My last failed dream was to become a streamer. I’d sit at home behind my computer and play video games for a living. Other people would watch me play and hear the commentary, sounded simple enough. I got myself a great set-up, plugged myself in and started grinding. Playing games, promoting myself, talking shit, hosting CS:GO tournaments, casting, creating events and just busting my ass for a year. During that time I also worked around 250-300 hours a month as a security guard and lived in a toxic relationship. The peak of that year culminated with me getting a promotion at work and having over a 100 people watch me cast a live Counter Strike: Global Offensive tournament I hosted. I guess you can figure which of those three things gave out first.

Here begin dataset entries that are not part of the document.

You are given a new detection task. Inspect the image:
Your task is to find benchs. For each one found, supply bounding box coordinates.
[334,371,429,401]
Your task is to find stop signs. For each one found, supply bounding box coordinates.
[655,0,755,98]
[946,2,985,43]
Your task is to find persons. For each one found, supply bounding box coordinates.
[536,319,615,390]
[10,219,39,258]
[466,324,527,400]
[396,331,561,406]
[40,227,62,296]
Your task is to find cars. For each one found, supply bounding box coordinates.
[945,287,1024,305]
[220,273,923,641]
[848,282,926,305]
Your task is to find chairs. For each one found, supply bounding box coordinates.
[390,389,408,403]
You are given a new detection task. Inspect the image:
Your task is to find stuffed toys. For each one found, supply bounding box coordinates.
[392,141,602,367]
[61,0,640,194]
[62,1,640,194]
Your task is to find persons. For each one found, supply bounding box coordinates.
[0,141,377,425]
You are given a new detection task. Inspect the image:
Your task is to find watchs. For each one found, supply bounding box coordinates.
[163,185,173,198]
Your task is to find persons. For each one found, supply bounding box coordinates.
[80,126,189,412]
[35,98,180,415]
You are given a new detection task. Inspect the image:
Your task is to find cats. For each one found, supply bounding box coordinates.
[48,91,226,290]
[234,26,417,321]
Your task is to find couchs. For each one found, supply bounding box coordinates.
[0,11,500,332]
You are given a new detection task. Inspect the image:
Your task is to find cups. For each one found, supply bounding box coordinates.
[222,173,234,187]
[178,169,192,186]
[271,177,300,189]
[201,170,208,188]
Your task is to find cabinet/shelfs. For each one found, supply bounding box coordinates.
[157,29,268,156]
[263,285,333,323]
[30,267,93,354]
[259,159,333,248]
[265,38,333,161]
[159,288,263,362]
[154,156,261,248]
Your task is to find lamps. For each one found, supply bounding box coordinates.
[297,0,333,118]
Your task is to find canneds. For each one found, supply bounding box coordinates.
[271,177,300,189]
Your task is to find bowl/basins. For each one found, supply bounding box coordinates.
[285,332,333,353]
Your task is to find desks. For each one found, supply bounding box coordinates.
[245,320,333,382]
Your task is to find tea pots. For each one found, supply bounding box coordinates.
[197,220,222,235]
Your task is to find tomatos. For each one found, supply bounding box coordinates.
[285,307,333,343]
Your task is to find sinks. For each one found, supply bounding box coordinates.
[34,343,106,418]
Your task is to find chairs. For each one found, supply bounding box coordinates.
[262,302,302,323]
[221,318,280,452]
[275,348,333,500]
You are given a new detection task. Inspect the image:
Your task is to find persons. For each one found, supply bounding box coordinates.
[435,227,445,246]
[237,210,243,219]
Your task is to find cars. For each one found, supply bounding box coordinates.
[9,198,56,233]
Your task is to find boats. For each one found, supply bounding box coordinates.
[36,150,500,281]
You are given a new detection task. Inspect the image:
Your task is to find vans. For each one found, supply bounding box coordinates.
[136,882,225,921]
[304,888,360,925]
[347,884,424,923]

I believe that we can all juggle three balls at the same time. Most of us can deal with even more than that. The downside with juggling is that when you mess up, all the balls are going to try to fall. If you’re not quick enough, you’re going to lose everything. My relationship ended first. Turns out that my friends were right, she was crazy. In a marriage the wife takes half, I just lost my passion for everything.
When I started this entry I wasn’t sure why I wanted to write about my failed dreams, but I knew I did. It took me six months to feel the same as I did before I met her, and another six to have motivation and passion. I started hitting the gym, reading books at work, writing and running Dungeons and Dragons for my friends, watching good movies and thinking about The Blog. It’s all of those dreams that I’ve had. All of that time I spent on making them work weren’t for vain. In each and every lesson there is something to be learnt. If it weren’t for math, I’d be dumb as shit. If it weren’t for judo, I’d be fat as shit. If it weren’t for movies, I wouldn’t be me. If it weren’t for The Blog, I wouldn’t know what I want out of life. If it weren’t for streaming… sometimes it’s just not meant to be.